Principle:Truera Trulens LangChain App Wrapping
| Knowledge Sources | |
|---|---|
| Domains | Observability, LLM_Evaluation |
| Last Updated | 2026-02-14 08:00 GMT |
Overview
An instrumentation pattern that wraps a LangChain Runnable application with automatic tracing, evaluation, and recording capabilities.
Description
LangChain App Wrapping provides transparent instrumentation for LangChain applications without requiring code changes to the underlying chain. The wrapper intercepts calls to the LangChain Runnable, automatically creates OpenTelemetry spans for each component (retrievers, LLMs, output parsers), and runs configured feedback functions on the resulting traces.

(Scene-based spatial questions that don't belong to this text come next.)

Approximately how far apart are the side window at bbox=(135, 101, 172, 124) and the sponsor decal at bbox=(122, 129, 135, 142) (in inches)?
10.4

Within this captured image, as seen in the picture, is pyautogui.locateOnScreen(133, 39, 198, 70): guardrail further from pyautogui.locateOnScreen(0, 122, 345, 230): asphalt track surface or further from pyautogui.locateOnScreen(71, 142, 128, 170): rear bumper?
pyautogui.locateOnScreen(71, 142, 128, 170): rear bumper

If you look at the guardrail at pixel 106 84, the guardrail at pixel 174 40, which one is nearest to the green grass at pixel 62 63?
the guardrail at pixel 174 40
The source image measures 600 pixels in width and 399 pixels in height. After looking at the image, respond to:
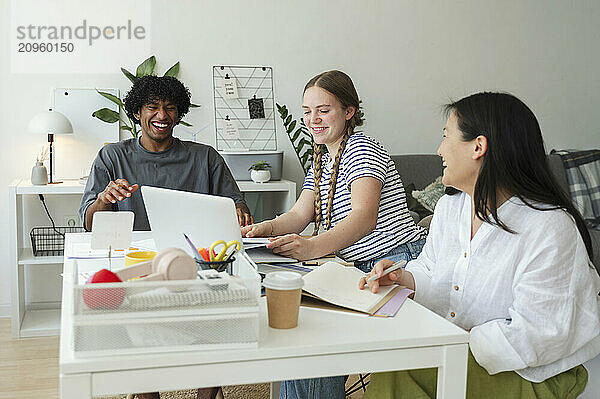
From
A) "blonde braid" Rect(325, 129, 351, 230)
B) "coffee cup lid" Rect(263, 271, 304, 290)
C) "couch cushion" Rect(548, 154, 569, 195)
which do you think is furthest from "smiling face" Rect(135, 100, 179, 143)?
"couch cushion" Rect(548, 154, 569, 195)

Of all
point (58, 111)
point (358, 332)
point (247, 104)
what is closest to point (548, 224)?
point (358, 332)

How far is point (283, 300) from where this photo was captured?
4.03ft

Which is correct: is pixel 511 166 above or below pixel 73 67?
below

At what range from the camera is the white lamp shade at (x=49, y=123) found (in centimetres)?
331

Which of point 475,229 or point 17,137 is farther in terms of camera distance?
point 17,137

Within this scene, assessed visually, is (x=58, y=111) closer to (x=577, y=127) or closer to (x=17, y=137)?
(x=17, y=137)

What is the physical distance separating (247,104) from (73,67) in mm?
965

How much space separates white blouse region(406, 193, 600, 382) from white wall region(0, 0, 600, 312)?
2432 mm

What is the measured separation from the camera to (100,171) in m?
2.57

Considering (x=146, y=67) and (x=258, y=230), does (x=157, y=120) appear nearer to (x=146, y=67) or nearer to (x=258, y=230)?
(x=258, y=230)

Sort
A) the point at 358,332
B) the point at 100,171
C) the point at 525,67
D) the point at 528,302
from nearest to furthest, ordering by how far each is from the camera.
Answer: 1. the point at 358,332
2. the point at 528,302
3. the point at 100,171
4. the point at 525,67

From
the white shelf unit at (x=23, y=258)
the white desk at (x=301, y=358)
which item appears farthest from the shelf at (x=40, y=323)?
the white desk at (x=301, y=358)

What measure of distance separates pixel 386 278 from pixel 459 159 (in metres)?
0.34

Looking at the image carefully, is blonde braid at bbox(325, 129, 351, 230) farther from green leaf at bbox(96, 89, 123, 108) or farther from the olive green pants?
green leaf at bbox(96, 89, 123, 108)
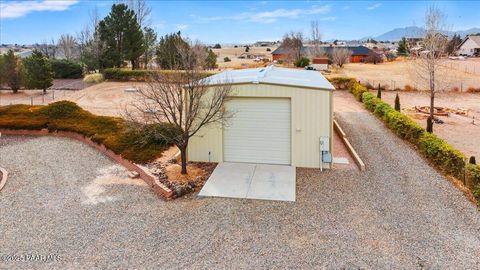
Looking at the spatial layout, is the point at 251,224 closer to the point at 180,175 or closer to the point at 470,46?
the point at 180,175

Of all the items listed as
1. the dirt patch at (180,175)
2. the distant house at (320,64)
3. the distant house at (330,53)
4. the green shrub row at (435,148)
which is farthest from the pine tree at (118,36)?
the dirt patch at (180,175)

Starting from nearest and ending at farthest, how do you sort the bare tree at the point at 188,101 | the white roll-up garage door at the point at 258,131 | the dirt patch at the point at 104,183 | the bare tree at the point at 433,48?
1. the dirt patch at the point at 104,183
2. the bare tree at the point at 188,101
3. the white roll-up garage door at the point at 258,131
4. the bare tree at the point at 433,48

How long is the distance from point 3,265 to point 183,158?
222 inches

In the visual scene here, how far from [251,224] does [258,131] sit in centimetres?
471

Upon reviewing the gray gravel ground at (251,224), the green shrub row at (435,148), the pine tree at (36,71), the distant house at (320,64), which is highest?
the distant house at (320,64)

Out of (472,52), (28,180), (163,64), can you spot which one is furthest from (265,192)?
(472,52)

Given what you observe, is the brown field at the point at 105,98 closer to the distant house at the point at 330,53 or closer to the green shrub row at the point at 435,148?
the green shrub row at the point at 435,148

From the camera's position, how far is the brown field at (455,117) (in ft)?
52.5

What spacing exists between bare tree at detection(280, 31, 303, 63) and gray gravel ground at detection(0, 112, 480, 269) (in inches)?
2042

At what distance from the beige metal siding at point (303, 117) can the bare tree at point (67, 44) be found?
57.7m

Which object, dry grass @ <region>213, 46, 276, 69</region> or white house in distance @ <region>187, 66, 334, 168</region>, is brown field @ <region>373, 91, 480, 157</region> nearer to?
white house in distance @ <region>187, 66, 334, 168</region>

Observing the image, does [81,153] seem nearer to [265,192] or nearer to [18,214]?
[18,214]

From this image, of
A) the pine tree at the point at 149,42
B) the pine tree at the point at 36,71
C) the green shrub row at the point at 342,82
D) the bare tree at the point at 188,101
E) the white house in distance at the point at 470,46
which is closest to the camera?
the bare tree at the point at 188,101

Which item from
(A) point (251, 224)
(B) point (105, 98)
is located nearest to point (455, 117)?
(A) point (251, 224)
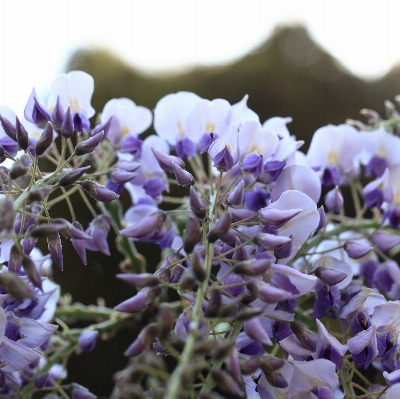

This pattern solves the problem of adding observability to existing LangChain applications. Rather than manually instrumenting each component, the wrapper automatically discovers and instruments LangChain components through reflection on the Runnable's internal structure.
Key capabilities:
- Automatic component discovery and instrumentation
- Context manager-based recording for explicit trace boundaries
- Integration with TruLens feedback evaluation pipeline
- Support for both sync and async LangChain invocations
Usage
Use this principle when you have a LangChain application (chain, agent, or Runnable) that you want to evaluate with TruLens. Wrap the application after initializing a TruSession and configuring feedback functions. The wrapper should be used for LangChain-specific applications; for custom Python classes, use TruApp instead.
Theoretical Basis
LangChain App Wrapping implements the Decorator Pattern — it adds behavior (tracing and evaluation) to an existing object without modifying its interface. The wrapped application continues to function identically from the caller's perspective.
Pseudo-code Logic:
# Abstract wrapping pattern
wrapped = Wrapper(
app=langchain_chain,
feedbacks=[metric_1, metric_2],
metadata={"name": "my_app", "version": "v1"}
)
# Recording creates trace boundary
with wrapped as recording:
result = chain.invoke("user query")
# Traces + evaluations are persisted automatically
The instrumentation uses Monkey Patching to intercept method calls on LangChain components, creating OTEL spans for each invocation in the chain's execution graph.